» **TO DO**:
Write out the listing below without alteration, omitting its pictures.

***** DATASET RECORDS

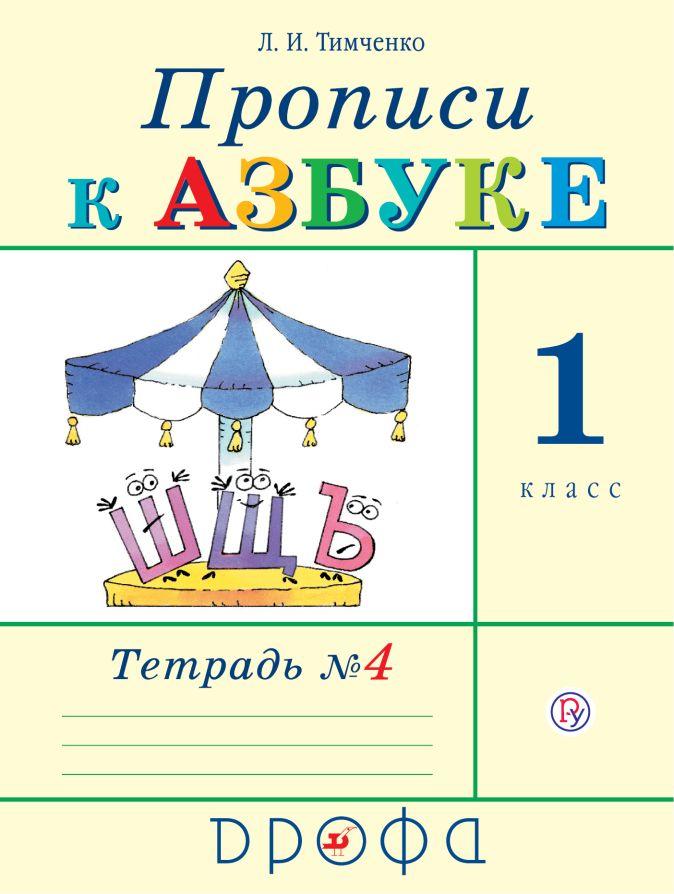 Тимченко Л.И. - Прописи к Азбуке. 1 класс. Часть 4 обложка книги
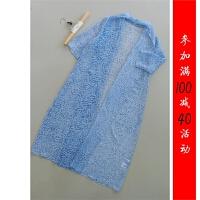 [4-302]新款女士打底衫女装雪纺衫0.19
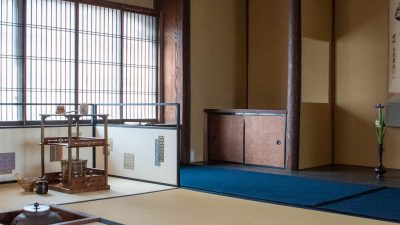 DEPTH AND BEAUTY OF THE TEA CEREMONY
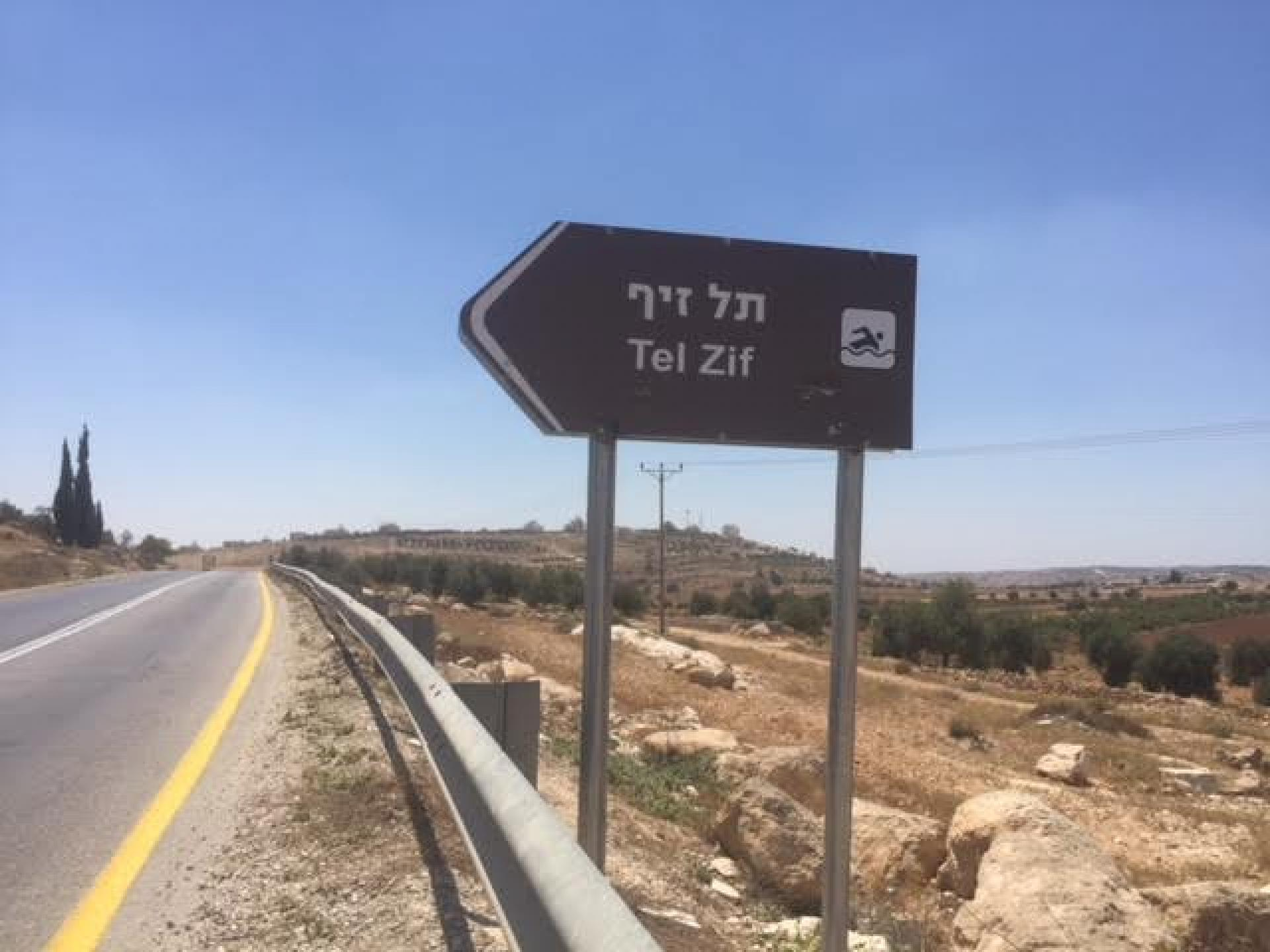 Tel Zif - the directing sign only in Hebrew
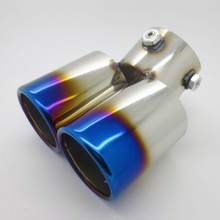 Automobile Exhaust Tip Tail Pipe Muffler for Peugeot 207 307 408 changan CX20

**********

» **OUTPUT FOR THIS TASK**:
 Тимченко Л.И. - Прописи к Азбуке. 1 класс. Часть 4 обложка книги
 [4-302]新款女士打底衫女装雪纺衫0.19
 DEPTH AND BEAUTY OF THE TEA CEREMONY
 Tel Zif - the directing sign only in Hebrew
 Automobile Exhaust Tip Tail Pipe Muffler for Peugeot 207 307 408 changan CX20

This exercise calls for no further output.